━━ SELECCIÓN

Una ex funcionaria judicial, un ex ministro provincial y nueve ex policías están en el banquillo de acusados en un juicio para el que se unificaron dos causas instruidas por separado: la de la apropiación de los hermanos Ramírez y la de dos masacres perpetradas por la Policía en colaboración con el Ejército, que culminaron con seis homicidios. La segunda tuvo lugar en Lavallol el 16 de marzo de 1977, al día siguiente del operativo en Almirante Brown, y comenzó cuando fuerzas represivas rodearon una finca ubicada en Ascasubi y Camino de Cintura. La vivienda era propiedad de Berger –padre de María Antonia, sobreviviente de la masacre de Trelew–, quien residía allí en compañía de Encinas y Steketee. Sin intimación previa, los represores comenzaron a disparar contra la vivienda y no cesaron a pesar de la rendición de sus ocupantes. Casi el calco del operativo que terminó con el abandono de los hermanos. “Las víctimas se rindieron, salieron de la casa con las manos en alto y fueron acribilladas”, se lee en la pieza acusatoria. Después de la cacería, los efectivos arrojaron explosivos y destruyeron la vivienda. Los cadáveres fueron enterrados como N.N. en el cementerio municipal de Lomas de Zamora.

━━━━

● EJERCICIOS:
[1] Según el texto sobre el juicio, ¿en qué fecha tuvo lugar la masacre de Lavallol?
[2] Prosigue el texto sobre el juicio a partir de su última oración.

━━ DATOS PROPORCIONADOS

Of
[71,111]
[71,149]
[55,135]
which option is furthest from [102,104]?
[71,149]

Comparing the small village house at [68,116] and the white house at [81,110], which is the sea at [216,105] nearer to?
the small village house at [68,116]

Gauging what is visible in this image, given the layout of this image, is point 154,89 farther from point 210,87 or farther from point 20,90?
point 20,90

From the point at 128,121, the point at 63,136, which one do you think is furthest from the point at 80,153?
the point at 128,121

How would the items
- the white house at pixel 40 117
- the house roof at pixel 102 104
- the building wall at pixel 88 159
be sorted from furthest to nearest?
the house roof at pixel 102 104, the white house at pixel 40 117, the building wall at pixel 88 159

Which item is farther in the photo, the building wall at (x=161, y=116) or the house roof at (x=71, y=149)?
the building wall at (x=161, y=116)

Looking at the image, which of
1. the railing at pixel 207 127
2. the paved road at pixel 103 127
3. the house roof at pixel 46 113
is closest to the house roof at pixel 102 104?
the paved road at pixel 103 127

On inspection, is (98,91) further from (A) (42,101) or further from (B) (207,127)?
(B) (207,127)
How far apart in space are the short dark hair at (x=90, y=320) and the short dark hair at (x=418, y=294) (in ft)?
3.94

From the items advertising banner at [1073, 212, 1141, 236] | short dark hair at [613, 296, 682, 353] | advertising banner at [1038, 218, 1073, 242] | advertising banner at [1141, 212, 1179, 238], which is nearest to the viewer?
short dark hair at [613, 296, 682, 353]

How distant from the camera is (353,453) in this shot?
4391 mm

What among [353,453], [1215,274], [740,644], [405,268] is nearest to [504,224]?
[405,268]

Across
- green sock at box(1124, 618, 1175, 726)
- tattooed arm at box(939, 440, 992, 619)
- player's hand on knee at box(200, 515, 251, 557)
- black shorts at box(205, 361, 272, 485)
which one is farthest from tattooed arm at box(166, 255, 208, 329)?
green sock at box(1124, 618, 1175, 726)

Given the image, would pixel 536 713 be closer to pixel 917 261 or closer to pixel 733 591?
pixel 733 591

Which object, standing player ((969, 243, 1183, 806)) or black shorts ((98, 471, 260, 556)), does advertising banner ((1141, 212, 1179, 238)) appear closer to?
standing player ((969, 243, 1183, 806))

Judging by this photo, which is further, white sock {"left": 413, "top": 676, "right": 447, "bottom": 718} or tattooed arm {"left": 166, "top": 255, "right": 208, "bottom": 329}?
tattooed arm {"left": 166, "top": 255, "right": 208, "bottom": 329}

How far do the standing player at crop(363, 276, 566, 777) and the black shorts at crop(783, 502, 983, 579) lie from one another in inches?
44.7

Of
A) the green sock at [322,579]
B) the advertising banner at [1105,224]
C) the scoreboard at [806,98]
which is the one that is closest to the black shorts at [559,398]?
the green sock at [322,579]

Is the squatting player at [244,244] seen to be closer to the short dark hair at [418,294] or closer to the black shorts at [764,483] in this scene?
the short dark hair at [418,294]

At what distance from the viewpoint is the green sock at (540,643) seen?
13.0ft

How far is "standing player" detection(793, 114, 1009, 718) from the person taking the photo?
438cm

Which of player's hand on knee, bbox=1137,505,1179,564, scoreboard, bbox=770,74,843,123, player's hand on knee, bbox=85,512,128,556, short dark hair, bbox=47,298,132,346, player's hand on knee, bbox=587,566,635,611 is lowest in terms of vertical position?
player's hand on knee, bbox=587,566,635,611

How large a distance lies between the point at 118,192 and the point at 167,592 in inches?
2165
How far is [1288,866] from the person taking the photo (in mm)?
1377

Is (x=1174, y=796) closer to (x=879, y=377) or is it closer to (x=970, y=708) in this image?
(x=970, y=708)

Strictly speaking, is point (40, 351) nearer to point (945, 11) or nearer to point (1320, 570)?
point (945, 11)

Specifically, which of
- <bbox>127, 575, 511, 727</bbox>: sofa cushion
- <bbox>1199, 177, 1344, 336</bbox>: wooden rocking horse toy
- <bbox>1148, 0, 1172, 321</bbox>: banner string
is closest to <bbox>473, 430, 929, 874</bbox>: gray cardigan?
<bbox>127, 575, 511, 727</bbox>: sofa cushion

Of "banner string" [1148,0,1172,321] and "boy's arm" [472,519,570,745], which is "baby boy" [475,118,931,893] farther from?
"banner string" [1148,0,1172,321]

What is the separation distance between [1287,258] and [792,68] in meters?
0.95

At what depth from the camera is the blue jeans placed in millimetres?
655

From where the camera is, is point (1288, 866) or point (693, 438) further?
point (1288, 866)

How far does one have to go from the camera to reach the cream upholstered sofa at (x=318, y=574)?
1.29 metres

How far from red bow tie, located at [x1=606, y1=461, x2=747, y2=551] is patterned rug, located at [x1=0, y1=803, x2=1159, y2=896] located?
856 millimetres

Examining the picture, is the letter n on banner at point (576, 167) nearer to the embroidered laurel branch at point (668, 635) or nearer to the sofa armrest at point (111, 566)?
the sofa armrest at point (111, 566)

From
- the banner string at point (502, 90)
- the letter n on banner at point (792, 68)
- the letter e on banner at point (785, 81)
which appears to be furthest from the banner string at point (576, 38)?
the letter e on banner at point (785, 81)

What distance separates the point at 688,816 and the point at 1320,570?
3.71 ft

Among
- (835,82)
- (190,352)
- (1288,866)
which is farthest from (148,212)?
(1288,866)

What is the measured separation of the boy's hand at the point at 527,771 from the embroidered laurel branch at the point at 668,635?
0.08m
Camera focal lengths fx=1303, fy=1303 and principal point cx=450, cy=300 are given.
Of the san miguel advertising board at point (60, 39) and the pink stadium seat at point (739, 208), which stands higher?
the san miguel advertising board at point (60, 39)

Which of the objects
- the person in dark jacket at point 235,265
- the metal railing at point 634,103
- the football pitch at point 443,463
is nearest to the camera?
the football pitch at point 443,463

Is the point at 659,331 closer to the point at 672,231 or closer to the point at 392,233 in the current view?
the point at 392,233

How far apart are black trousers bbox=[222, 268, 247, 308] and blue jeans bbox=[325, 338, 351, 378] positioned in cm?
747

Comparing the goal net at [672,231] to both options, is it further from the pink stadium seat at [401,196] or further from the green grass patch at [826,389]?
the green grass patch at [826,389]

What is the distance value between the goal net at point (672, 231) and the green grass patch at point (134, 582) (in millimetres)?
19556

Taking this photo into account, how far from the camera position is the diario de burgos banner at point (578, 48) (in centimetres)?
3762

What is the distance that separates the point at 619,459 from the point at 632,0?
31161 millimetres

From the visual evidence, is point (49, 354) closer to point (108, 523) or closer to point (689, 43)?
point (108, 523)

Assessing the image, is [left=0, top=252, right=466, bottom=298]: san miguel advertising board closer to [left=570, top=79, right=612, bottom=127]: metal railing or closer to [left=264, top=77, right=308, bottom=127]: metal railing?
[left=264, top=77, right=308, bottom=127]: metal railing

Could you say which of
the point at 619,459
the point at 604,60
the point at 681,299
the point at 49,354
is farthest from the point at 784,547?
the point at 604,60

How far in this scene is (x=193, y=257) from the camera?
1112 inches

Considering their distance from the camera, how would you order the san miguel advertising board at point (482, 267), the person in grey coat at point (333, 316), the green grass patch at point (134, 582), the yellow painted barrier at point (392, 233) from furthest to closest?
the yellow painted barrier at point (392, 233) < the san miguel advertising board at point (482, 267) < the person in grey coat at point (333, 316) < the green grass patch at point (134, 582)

━━━━

● RESPUESTAS:
[1] El 16 de marzo de 1977.

[2]
Lo revelador del juicio unificado es que la niña y los niños Ramírez fueron confinados en un hogar por disposición del Poder Judicial, cuyos integrantes –según las pruebas acumuladas por la fiscalía– los ocultaron hasta el fin del Terrorismo de Estado. La maniobra fue sombría y llegó hasta los altos mandos de la dictadura. A pesar de conocer sus identidades fueron entregados como N.N. al hogar “Casa de Belén” de Banfield, que dependía de la parroquia Sagrada Familia de Nazareth, donde fueron inscriptos con el apellido de los cuidadores de la institución. Había que borrar de raíz el apellido de las “crías de terroristas”: otro procedimiento predilecto del Proceso.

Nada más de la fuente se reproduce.